Hadis-i şerifte buyuruldu ki: “Nezir olunanı yapmak lazımdır.”
Sual: Bir kimse, neyi adarsa adak olur ve adakta bulunan kimse, bu adağını mutlaka yerine getirmesi gerekir mi?
Cevap: Bu konuda Dürer ve Gurerde deniyor ki:
“Farz veya vacip olan ibadetlerden birine benzeyen ve namaz, oruç, sadaka, itikâf gibi başlı başına ibadet olan bir şeyi nezir, adak edenin, bunu yapması lazım olur. Hasta ziyaret etmek, cenaze taşımak, camiye girmek, yol, çeşme, hastahane, mektep, cami yapmak gibi, farz veya vacip cinsinden olmayan şeyler nezir edilmez. Bunlar nezir edilirse, yapılmaları lazım olmaz.

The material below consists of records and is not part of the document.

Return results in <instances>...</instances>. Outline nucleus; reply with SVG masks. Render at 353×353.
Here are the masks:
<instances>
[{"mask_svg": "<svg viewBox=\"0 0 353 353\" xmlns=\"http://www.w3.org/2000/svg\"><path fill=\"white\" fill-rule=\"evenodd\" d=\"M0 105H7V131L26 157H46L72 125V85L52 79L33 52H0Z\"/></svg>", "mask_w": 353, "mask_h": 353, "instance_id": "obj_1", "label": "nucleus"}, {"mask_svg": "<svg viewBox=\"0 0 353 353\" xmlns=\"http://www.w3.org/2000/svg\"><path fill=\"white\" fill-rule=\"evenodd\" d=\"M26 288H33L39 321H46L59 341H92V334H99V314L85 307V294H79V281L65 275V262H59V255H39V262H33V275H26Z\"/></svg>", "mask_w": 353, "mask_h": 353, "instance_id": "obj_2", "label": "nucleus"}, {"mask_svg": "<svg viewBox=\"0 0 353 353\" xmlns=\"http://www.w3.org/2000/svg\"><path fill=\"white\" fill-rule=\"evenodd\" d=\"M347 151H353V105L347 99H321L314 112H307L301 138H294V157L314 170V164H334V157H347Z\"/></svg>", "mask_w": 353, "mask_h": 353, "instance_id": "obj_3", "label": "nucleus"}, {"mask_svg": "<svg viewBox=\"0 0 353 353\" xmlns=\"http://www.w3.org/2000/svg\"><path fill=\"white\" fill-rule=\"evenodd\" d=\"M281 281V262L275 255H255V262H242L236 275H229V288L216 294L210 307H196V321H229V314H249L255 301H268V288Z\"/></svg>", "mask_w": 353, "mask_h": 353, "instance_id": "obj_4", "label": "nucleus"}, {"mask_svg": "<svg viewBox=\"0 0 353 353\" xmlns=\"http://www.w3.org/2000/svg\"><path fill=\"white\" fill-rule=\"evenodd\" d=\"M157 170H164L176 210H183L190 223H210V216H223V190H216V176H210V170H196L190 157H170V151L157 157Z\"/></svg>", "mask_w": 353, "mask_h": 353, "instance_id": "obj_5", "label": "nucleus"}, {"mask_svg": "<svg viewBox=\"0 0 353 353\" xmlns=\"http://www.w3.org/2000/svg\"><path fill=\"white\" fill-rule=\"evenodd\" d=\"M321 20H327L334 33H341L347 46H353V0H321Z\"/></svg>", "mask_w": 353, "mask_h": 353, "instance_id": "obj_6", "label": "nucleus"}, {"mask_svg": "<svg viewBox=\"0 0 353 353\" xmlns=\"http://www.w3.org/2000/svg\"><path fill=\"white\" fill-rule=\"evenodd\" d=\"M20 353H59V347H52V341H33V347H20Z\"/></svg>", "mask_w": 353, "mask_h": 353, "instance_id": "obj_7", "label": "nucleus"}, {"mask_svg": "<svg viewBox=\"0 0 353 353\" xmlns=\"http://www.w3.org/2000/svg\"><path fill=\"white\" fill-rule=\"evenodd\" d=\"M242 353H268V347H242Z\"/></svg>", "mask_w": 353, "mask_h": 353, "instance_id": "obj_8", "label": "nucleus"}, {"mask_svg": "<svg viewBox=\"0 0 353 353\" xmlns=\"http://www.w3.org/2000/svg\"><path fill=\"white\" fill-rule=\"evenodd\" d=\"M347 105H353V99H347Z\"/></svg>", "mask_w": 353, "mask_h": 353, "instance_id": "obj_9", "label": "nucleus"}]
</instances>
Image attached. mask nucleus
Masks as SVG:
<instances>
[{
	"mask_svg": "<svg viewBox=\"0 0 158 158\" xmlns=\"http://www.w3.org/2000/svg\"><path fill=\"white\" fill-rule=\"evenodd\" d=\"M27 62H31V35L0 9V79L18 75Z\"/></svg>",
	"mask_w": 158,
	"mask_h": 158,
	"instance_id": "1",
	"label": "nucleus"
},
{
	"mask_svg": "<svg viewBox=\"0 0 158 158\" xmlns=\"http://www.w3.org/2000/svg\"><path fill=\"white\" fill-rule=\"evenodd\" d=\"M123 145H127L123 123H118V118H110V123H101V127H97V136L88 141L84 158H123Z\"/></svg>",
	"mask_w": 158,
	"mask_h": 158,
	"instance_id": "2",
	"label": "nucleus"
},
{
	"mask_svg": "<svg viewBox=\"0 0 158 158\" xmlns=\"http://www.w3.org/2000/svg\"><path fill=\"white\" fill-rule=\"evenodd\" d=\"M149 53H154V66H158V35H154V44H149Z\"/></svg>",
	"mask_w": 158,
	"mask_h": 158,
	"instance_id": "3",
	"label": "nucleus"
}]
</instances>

Allah rızası için receb ayında oruç tutayım demek gibi mutlak nezir ve yolcum gelirse, Allahü teâlâ için sadaka vermek nezrim olsun demek gibi, istenilen bir şarta bağlanan mu’allak nezir söylenince, şart hasıl olduğunda, nezir olunan ibadetleri yapmak vacip olur. Hadis-i şerifte;
(Nezir olunanı yapmak lazımdır) buyuruldu.
Hastalıktan kurtulursam, bir koyun kesmek nezrim olsun demek nezir olmaz ve koyunu kesmesi lazım gelmez. Allahü teâlânın rızası için bir koyun kesmek demek lazımdır. Allahü teâlâ için deyince, nezir olup, kesmesi lazım olur. Bin lira sadaka vermeyi, nezreden kimsenin yüz lirası olsa, yüz lira vermesi lazım olur. Malı varsa, satıp bin lirasını sadaka verir. Şu yüz lirayı, şu günde falan fakire vermeyi nezredip, başka yüz lirayı, başka günde, başka yerde, başka fakirlere vermesi caiz olur.”
Sual: Necaset bulunma ihtimali olan yerlerde mesela kabristan veya hamamlarda namaz kılınabilir mi?
Cevap: Necis olmak ihtimali bulunan yerlerde, mesela kabristanda, hamam içinde ve kilisede kılmak mekruh olup, yıkayıp temizleyerek kılmak veya hamamın soyunma mahallinde kılmak ve kabristandaki mescitte kılmak mekruh olmaz. Soğuk ve başka sebeple açık yerde kılınamazsa ve başka yer bulunamazsa, kilisede yalnız da, cemaat ile de kılmak caiz olur. Namazdan sonra hemen çıkmalıdır. Kilisedeki küfür alametleri boşaltılırsa, namaz kılmak hiç mekruh olmaz. Üstü açık necasete karşı kılmak da mekruhtur.
Sual: Kur’ân-ı kerime veya din kitaplarının bulunduğu yere karşı ayak uzatmakta dinen bir mahzur olur mu?
Cevap: Mushafa yani Kur’ân-ı kerime ve din kitaplarına karşı ayak uzatmak mekruhtur. Eğer bunlar yüksekte iseler, ayak uzatmak mekruh olmaz.